SUPPLIED TEXT:
Here is Ava watching with awe and wonder as our car gets put on the tow bed.





Here's to being thankful for little munchkins who turn something pretty inconvenient into an adventure!

Tuesday, May 17

Ode to A Busy Mom

     Once upon a time, before I became aware that there was "good" and "bad" poetry (and that "good" poetry typically did not rhyme, had very deep truths to convey, and often read like cryptic riddles),  I could often be found scribbling away in notebooks to create my own bits of rhyming verse that I would bestow on family members or use to fill the pages of homemade books.

     I LOVED writing those "poems"...there was fun in the game of finding phrases that sang and words that rhymed. It wasn't always metered correctly and there usually was no deeper meaning or mystery to figure out...it was just me, having fun with words and trying to capture some of the joy of life in the process.

STORED RECORDS:
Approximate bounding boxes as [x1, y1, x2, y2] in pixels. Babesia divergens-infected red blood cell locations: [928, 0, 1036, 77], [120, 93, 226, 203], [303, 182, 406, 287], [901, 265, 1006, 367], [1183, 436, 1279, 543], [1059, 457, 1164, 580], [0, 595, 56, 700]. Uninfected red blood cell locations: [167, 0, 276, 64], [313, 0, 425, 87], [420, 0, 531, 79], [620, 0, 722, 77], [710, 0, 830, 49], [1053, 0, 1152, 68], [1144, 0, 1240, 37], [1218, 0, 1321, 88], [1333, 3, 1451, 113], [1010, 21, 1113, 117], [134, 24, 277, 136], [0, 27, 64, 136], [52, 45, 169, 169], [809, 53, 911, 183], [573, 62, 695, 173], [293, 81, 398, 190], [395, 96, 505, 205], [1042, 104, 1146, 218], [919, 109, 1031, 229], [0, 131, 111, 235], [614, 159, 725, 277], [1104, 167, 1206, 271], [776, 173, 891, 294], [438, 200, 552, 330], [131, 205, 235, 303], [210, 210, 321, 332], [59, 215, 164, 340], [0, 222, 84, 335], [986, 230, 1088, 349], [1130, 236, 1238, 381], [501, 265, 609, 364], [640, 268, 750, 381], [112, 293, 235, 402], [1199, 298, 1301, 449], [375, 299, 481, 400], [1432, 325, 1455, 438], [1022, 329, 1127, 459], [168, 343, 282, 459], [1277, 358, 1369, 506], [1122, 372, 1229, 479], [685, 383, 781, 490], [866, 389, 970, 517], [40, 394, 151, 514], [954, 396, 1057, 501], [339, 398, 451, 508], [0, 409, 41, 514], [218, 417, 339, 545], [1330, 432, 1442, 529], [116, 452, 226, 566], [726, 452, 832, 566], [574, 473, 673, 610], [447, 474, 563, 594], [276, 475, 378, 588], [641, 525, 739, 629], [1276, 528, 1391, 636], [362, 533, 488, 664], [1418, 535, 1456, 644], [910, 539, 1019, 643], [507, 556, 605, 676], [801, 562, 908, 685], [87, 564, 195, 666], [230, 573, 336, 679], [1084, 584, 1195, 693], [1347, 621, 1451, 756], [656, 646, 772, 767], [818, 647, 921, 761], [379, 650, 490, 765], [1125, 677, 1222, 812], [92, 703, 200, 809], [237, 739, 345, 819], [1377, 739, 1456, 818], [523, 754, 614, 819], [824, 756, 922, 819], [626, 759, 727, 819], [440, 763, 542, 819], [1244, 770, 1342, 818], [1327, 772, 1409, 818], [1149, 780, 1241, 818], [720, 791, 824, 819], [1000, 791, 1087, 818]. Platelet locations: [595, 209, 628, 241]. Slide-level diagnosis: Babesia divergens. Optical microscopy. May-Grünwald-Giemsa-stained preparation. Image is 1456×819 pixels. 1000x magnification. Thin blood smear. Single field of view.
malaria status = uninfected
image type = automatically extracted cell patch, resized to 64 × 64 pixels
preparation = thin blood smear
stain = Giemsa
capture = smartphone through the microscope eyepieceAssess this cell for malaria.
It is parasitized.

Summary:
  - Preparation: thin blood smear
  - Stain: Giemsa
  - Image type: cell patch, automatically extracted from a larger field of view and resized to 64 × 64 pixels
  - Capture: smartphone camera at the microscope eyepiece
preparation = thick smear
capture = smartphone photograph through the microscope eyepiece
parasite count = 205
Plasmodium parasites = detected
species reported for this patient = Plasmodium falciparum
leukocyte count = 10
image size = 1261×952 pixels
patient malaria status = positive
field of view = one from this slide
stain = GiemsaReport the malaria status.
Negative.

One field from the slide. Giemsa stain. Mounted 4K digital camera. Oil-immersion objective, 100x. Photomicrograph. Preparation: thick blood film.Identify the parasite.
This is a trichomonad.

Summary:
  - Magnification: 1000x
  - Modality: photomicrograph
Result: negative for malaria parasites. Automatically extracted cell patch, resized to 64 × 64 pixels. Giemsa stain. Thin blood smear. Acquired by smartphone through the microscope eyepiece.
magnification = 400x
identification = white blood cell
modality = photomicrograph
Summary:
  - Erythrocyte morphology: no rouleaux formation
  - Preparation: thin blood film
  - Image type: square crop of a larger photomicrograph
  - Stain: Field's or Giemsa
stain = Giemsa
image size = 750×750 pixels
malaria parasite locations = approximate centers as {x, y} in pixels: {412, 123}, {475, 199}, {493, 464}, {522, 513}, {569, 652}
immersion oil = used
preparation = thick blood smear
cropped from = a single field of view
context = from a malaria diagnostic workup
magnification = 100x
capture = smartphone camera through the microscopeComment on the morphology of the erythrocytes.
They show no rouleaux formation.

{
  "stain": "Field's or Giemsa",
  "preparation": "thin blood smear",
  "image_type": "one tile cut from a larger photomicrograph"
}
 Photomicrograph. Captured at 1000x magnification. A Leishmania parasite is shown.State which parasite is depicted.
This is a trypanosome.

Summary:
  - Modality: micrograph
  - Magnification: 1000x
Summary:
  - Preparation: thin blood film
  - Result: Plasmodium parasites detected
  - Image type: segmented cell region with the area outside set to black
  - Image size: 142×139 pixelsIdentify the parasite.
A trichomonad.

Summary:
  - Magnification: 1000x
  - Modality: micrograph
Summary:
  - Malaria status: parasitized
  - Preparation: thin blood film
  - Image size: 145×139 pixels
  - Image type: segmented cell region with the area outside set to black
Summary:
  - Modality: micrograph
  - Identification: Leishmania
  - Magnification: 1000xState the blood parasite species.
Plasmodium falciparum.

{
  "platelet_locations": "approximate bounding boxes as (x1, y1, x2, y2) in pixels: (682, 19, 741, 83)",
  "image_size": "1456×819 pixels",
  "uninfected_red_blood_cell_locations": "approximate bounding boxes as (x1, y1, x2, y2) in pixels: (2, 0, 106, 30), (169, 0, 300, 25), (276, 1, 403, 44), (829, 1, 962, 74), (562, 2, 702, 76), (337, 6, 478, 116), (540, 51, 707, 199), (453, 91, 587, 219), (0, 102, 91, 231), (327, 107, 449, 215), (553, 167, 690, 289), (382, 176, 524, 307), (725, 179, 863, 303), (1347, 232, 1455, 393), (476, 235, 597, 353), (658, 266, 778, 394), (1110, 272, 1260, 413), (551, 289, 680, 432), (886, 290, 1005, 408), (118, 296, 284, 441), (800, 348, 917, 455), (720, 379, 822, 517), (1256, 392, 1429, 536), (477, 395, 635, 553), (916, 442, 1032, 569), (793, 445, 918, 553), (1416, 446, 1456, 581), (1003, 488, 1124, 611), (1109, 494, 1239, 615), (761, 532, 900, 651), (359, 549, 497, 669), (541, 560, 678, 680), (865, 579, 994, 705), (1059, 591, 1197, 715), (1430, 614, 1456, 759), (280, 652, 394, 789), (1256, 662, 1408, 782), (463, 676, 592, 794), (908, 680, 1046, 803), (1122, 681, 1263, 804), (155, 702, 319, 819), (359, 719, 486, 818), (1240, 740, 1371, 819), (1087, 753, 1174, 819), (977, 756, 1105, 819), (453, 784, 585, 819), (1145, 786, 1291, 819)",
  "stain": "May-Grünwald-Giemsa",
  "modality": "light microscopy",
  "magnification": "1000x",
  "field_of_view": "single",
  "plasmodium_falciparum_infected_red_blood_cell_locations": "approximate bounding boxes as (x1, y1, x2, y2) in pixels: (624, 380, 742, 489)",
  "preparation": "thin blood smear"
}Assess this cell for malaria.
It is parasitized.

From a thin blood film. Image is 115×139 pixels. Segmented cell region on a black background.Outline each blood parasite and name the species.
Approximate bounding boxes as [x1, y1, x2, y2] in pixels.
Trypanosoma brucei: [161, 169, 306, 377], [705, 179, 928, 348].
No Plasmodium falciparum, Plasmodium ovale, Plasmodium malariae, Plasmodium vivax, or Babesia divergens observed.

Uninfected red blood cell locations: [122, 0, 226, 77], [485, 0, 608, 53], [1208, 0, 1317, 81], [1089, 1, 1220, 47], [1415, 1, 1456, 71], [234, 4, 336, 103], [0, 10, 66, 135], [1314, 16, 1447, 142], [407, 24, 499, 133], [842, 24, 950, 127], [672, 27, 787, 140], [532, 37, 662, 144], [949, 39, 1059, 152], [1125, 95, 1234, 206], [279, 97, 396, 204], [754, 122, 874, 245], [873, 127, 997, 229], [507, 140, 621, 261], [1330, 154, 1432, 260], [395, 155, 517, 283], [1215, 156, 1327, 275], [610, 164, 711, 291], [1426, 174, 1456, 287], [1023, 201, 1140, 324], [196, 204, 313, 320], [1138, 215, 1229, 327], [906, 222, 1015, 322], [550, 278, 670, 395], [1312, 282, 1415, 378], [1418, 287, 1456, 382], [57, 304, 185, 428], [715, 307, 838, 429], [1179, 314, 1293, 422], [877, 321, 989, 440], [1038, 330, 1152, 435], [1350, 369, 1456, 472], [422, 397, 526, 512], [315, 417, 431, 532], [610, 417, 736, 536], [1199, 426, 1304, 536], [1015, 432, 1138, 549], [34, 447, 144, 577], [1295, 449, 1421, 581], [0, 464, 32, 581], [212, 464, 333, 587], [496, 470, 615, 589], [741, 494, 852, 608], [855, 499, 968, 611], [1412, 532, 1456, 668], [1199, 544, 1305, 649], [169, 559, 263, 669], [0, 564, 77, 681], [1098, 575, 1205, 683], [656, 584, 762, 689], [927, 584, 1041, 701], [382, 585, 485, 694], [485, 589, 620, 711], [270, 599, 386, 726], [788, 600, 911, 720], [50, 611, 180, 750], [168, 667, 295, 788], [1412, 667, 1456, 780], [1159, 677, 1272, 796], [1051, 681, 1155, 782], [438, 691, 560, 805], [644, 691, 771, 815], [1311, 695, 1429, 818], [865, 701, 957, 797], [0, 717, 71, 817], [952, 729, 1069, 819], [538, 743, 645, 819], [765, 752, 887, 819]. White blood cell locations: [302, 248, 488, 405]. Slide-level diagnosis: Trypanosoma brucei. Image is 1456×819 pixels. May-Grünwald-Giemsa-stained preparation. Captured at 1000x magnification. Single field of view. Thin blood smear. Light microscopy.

PROBLEM REQUIREMENTS: Swap "notebooks" for "journals" and write out the blog post between "Once upon a" and "of homemade books.", inclusive.

OUTPUT FOR THIS TASK:
Once upon a time, before I became aware that there was "good" and "bad" poetry (and that "good" poetry typically did not rhyme, had very deep truths to convey, and often read like cryptic riddles),  I could often be found scribbling away in journals to create my own bits of rhyming verse that I would bestow on family members or use to fill the pages of homemade books.